Though it is not mentioned in Mark or Luke, the notion of Jesus’ coming, as it frames the discourse on offer by Jesus and influences the way that Matthew’s twenty-fourth chapter is read and perceived, is something with which any study of this topic also must deal. Much as one tends to hear “end of the age” in the light of “end of the world” sensibilities, there is also a tendency to hear speech about the coming of Jesus in terms of His coming to earth from heaven. This is a natural inclination because of reading that takes place post-ascension, and because, being inhabitants of this world whereas Jesus is off in heaven somewhere, any talk of Jesus’ coming must be talk of Him coming from heaven to earth.
Now before even addressing the issue, as best as is possible from the mindset of a first century Jew, one must look at this issue as a matter of common sense. When Jesus speaks in terms of not being seen until He comes, He is alive and kicking. He is there. He has not gone anywhere. Remember, these things demand to be heard in their narratival context. Though Jesus has made mention of His death and Resurrection, such as is found in the seventeenth chapter of Matthew when He says “The Son of Man is going to be betrayed into the hands of men. They will kill Him, and on the third day He will be raised” (17:22b-23a), this isn’t exactly something that is clearly understood by His disciples. In fact, Matthew says “they became greatly distressed” (17:23b). Prior to that, in the sixteenth chapter, when Jesus says something similar, “Peter took Him aside and began to rebuke Him” (16:22a).
So then, returning to the realm of common sense, since Jesus is with them when He says these things---He has not been crucified or resurrected and He has not ascended into heaven (though this written record does come after all of these things have taken place), one simply cannot have the disciples presuming these things as part of their query. Such would be absurd. While the hearers heard it and readers read it with knowledge of these things, the narrative does not push the audience of the story to hear the disciples’ question as post-earthly-life-and-ministry of Jesus.
Yes, this can become convoluted and confusing, but it is incumbent upon on an erstwhile reader of Scripture to best attempt to inhabit the story as it is on offer, positioning oneself to hear Jesus live and in person, as one of His disciples. Doing that, one is then not posing a question to Jesus about His coming, and doing so from a post-ascension perspective that has Jesus coming back to earth. That would merely gets things out of order. At this point, as far as His disciples are concerned and from their perspective, Jesus is with them and Jesus is not going anywhere. Thus any talk of His coming cannot be about His coming to earth. There must be an altogether different point of reference.
Yes, He’s talked about His coming death and resurrection, but one cannot force the disciples to have already come to terms with what those words truly meant. In fact, this is where Luke provides a wonderful glimpse into the mindset of the disciples of Jesus through His Emmaus-road presentation in chapter twenty-four of His gospel. There, downhearted and dejected disciples, who were clearly struggling to cope with Jesus’ death and what it meant, say “we had hoped that He was the one who was going to redeem Israel” (24:21a).
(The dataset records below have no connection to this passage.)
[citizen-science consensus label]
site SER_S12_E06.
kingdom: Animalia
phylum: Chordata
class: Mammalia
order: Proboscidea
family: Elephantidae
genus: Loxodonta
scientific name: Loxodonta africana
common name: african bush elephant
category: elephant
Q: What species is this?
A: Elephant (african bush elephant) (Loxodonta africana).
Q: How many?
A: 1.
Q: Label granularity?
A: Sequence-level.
Not only was there no expectation of a resurrection, though Jesus has been reported to have spoken in advance of His being raised, there was certainly no hope or expectation of an ascension, and there was obviously no prevailing ideology that had Jesus returning to earth from heaven after an unexpected crucifixion, unexpected resurrection, and unexpected ascension. As far as those Emmaus road disciples knew, Jesus was dead. So in terms of rightly dealing with Matthew’s narrative, the movement of the story does not allow for a reader or the disciples themselves injecting a hoped-for return of Jesus to earth into their question about His coming. It simply does not fit.